Но Ансельм не ответил. Он не спускал глаз со Стивенса.
- А Вирджиниус все равно получит землю? Даже если... если...
- Даже если что? - спросил Стивенс.
- Даже если он... если...
- Вы хотите сказать - даже если отец не умер, а убит?
- Да, - сказал Ансельм.
- Конечно. Вы с Вирджиниусом получите землю, независимо от того,
утвердят завещание или нет - разумеется, если Вирджиниус поделится с вами.
Но человек, убивший вашего отца, не был уверен в этом, а спросить не
посмел. Он не хотел, чтобы земля досталась вам обоим. Он хотел, чтобы всю
землю получил Вирджиниус. Вот почему он так хотел, чтобы завещание
утвердили.
- Вы неправы, - сказал Ансельм грубым, отрывистым голосом. - Я убил
отца. Но только не из-за этой проклятой фермы. Ну, зовите шерифа!

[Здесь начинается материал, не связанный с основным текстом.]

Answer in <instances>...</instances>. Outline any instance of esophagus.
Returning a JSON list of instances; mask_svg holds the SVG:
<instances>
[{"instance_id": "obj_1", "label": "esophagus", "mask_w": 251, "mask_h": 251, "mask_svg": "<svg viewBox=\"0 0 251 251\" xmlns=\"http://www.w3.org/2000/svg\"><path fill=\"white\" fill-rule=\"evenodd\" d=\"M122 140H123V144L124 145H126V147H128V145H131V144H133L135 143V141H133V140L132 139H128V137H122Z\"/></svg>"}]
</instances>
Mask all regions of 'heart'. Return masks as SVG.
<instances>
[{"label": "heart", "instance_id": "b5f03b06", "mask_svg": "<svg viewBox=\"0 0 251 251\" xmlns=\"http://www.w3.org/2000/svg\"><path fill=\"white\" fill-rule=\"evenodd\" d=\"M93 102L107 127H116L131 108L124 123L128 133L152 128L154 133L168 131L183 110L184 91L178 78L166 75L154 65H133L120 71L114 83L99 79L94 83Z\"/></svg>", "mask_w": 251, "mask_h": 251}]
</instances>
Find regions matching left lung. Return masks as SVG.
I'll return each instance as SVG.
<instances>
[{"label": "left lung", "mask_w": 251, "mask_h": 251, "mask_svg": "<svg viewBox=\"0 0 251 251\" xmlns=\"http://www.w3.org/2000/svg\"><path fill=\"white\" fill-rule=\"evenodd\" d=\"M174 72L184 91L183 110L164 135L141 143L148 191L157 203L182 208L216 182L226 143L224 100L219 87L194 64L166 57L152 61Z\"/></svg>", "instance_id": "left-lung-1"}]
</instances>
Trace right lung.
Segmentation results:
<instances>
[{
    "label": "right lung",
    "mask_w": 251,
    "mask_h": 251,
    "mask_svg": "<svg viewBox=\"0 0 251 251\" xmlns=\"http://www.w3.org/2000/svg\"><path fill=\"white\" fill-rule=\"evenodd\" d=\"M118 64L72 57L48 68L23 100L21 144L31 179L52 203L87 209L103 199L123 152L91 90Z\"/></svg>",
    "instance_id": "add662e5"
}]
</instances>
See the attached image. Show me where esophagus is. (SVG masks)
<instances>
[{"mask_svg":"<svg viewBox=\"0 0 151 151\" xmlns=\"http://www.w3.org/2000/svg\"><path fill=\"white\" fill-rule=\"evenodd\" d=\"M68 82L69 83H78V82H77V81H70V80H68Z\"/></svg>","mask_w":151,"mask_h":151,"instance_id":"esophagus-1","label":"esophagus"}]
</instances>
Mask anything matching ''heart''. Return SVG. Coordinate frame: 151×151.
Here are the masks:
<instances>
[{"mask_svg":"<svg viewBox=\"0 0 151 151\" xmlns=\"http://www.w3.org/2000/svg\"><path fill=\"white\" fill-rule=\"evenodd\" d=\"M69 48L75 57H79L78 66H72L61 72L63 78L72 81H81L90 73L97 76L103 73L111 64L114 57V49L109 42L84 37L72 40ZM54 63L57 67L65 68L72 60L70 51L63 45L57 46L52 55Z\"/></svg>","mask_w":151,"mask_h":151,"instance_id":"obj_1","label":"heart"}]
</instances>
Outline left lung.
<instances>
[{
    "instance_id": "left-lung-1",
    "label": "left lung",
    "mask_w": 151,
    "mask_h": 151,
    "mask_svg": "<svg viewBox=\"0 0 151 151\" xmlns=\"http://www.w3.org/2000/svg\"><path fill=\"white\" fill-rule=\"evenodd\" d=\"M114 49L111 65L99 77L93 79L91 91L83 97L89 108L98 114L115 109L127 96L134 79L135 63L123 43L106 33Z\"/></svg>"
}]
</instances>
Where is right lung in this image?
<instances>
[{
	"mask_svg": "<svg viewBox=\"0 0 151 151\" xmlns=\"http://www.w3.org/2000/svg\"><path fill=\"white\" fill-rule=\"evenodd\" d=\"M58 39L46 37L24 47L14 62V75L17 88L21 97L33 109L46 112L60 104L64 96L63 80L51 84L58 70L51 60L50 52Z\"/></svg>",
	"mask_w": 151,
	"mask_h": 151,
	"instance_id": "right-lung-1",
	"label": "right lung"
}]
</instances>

Но Стивенс, пристально поглядев на искаженное злобой лицо Ансельма,
спокойно сказал:
- А я говорю, что вы неправы, Анс.
Мы сидели в каком-то оцепенении, глядя на них, слушая их разговор -
точно во сне, когда заранее знаешь все, что должно случиться, и в то же
время понимаешь, что это ровно ничего не значит: все равно сейчас
проснешься. Казалось, мы очутились вне времени и наблюдали за происходящим
со стороны; да, мы были вне времени и наблюдали как бы извне с той самой
минуты, когда, взглянув на Ансельма, мы как будто увидели его впервые. И
тут пронесся звук, словно кто-то медленно перевел дыхание, совсем
негромко, с облегчением, что ли. Может быть, мы все подумали, что
наконец-то кончились кошмары Анса; может быть, мы все мысленно перенеслись
в прошлое, когда он ребенком лежал в своей кровати и мать, любившая его
больше всех, мать, чье наследие у него отняли и чей многострадальный прах
был поруган даже в могиле, его мать заходила на минуту взглянуть на него
перед сном. Было все это в далеком прошлом, хотя оттуда и вел прямой путь.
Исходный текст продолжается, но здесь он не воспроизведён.